## INSTRUCTIONS
1) According to the fire hall article, how much money will the March 26 referendum ask electors to approve borrowing?
2) Repeat the part of the fire hall article between "Nanoose Bay firefighters" and "construct a new one.", inclusive.

READING PASSAGE below:

Nanoose Bay firefighters ready for referendum
An open house at the Nanoose Bay Fire Hall this weekend is being held to show residents what they are currently counting on in the event of an emergency and why officials have concluded a new one is needed.
A referendum will be held on Saturday, March 26, to ask electors if they are in favour of borrowing $3.2 million to tear down the current fire hall and construct a new one.
“I think it’s important that [the public] know[s] and understand[s] what they’re voting for,” said Neil Watson, director with the Nanoose Fire Protection Society. “With that information they will make the right decision.”
The current fire hall began construction in 1972, and although an addition in 1991 included a bit of a seismic upgrade, the hall doesn’t meet current standards and would likely crumble if a large earthquake were to strike.
Back in 1972 and 1973 the hall was constructed with cement blocks, considered one of the weaker methods of building because it doesn’t have any sway. This worries Watson because, not only would millions of dollars worth of equipment be damaged in a large earthquake, but more importantly the firefighters’ safety would also be compromised.
“We have to make sure the firefighters and the facilities they function in work and are safe,” he said. “And in theory, in the event of a serious problem, they’ve got the ability to at least get out of the building, because the way it stands today, if we had the big one quite frankly those trucks wouldn’t leave the building.”

End of READING PASSAGE.
ENTRIES SUPPLIED below:

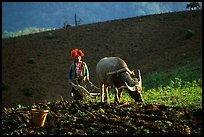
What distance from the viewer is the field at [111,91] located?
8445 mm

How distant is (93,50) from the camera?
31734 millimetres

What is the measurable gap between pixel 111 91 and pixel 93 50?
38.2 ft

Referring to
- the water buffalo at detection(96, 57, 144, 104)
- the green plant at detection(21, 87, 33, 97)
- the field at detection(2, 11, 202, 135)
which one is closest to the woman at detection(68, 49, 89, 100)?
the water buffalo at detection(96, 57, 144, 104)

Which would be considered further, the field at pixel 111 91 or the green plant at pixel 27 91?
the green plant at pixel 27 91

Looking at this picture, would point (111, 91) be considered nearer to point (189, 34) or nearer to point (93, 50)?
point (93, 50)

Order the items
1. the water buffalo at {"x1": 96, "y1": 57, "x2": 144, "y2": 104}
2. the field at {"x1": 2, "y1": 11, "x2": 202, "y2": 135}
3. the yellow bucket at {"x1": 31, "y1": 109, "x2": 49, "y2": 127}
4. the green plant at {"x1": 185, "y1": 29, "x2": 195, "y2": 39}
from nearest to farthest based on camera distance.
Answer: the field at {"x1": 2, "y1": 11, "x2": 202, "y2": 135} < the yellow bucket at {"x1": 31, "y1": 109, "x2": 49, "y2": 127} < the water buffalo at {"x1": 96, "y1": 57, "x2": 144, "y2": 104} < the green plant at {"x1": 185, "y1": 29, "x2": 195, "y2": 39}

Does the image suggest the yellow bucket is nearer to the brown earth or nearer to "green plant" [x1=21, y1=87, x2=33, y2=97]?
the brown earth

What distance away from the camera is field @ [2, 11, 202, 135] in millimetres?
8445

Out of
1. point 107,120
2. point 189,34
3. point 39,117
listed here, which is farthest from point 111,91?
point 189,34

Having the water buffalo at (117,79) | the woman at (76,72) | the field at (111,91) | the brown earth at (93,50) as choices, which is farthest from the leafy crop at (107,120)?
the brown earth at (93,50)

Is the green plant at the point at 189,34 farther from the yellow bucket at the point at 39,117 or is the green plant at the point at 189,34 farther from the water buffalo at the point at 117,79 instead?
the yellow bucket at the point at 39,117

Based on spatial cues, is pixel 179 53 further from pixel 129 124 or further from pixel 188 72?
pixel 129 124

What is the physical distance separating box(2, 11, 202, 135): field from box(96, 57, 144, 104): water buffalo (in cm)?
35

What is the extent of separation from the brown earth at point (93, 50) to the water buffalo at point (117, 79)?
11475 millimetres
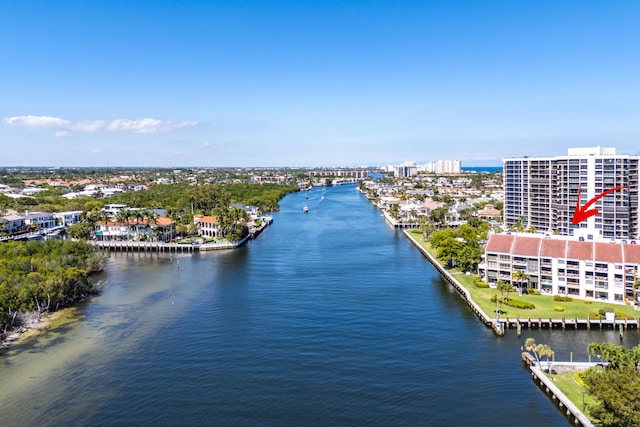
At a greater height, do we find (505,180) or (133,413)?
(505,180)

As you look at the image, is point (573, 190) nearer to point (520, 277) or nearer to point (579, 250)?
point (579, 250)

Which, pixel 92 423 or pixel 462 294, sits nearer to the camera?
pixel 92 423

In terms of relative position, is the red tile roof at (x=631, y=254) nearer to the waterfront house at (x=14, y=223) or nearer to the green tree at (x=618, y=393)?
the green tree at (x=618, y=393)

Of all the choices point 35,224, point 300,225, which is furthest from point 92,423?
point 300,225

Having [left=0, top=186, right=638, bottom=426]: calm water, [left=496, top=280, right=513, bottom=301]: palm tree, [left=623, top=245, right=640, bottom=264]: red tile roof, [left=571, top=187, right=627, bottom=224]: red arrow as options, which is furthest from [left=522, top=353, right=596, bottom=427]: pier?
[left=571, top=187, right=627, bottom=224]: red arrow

End of ENTRIES SUPPLIED.
ENTRIES SUPPLIED below:

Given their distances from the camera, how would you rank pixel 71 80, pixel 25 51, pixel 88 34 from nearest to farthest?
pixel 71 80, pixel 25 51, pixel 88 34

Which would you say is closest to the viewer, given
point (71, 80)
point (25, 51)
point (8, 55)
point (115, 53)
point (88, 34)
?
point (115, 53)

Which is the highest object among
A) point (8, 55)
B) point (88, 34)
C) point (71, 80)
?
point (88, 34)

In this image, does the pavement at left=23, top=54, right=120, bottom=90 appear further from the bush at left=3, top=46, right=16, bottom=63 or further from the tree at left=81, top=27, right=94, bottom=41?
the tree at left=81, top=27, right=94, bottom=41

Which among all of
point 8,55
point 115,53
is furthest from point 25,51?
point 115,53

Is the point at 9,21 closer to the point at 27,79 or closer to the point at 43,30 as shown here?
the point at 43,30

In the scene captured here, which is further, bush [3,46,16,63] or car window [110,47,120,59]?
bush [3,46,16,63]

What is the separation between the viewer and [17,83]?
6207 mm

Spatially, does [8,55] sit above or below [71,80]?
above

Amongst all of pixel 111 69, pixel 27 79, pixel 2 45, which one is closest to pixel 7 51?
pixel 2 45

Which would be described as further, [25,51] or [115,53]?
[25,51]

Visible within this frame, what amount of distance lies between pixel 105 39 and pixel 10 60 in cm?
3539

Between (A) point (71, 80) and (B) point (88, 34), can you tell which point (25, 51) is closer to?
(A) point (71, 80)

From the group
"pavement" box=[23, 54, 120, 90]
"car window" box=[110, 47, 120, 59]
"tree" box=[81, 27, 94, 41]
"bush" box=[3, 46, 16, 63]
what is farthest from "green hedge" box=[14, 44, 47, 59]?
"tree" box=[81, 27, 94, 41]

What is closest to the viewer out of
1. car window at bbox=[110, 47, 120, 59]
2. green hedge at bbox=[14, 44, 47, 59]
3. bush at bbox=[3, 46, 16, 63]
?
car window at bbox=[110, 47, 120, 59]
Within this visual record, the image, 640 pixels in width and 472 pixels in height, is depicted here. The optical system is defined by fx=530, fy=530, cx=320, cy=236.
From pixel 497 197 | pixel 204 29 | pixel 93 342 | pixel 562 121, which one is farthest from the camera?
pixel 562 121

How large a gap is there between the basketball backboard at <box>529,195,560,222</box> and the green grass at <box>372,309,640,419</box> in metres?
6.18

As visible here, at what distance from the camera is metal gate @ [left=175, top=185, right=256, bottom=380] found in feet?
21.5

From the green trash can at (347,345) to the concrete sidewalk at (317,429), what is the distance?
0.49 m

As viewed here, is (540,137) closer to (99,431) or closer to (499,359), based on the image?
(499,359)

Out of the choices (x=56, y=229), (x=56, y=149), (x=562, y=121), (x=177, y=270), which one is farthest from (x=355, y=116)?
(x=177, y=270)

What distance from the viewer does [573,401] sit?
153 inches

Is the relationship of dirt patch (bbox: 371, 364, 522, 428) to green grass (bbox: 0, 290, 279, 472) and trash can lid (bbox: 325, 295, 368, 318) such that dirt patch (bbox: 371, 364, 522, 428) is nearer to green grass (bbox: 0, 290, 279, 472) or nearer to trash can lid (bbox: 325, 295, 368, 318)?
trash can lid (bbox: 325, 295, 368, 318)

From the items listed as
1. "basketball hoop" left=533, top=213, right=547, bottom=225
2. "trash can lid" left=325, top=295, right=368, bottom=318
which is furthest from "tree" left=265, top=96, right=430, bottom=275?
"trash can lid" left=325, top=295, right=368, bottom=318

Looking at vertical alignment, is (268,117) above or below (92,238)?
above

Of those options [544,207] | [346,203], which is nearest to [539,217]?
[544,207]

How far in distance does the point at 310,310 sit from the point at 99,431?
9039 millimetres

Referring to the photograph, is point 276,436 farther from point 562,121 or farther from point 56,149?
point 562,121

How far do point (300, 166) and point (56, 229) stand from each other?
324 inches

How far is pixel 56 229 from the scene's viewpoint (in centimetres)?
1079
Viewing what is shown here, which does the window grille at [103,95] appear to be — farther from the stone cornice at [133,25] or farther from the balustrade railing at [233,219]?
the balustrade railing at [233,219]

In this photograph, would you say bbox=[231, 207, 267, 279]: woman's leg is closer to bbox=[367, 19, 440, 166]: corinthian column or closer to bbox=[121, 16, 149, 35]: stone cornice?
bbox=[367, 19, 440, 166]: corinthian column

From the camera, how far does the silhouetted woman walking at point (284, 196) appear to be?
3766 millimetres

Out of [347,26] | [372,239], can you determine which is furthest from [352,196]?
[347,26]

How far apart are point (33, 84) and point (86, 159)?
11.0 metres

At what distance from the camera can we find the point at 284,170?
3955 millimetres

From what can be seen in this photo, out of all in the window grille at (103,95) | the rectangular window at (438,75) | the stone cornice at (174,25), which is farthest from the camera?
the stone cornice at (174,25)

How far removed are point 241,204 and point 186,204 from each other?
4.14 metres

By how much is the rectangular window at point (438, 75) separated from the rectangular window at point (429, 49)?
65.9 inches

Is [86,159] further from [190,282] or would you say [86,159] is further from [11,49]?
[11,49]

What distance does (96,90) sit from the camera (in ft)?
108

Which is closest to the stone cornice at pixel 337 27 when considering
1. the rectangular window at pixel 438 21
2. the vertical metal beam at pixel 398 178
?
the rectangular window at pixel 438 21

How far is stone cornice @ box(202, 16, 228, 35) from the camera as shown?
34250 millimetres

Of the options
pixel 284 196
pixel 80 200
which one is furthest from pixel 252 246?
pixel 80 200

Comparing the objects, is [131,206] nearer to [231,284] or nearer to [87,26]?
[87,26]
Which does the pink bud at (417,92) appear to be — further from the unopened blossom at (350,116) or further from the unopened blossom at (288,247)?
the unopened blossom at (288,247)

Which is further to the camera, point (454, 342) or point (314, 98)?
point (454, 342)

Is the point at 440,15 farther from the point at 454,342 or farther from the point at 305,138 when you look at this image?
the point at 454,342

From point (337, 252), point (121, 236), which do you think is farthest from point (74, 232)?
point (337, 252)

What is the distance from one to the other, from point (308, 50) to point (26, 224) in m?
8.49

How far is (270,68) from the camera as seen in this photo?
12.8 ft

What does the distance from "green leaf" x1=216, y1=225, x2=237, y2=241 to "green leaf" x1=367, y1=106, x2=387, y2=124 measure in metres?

End of ENTRIES SUPPLIED.

## RESULTS BY TASK
1) $3.2 million

2)
Nanoose Bay firefighters ready for referendum
An open house at the Nanoose Bay Fire Hall this weekend is being held to show residents what they are currently counting on in the event of an emergency and why officials have concluded a new one is needed.
A referendum will be held on Saturday, March 26, to ask electors if they are in favour of borrowing $3.2 million to tear down the current fire hall and construct a new one.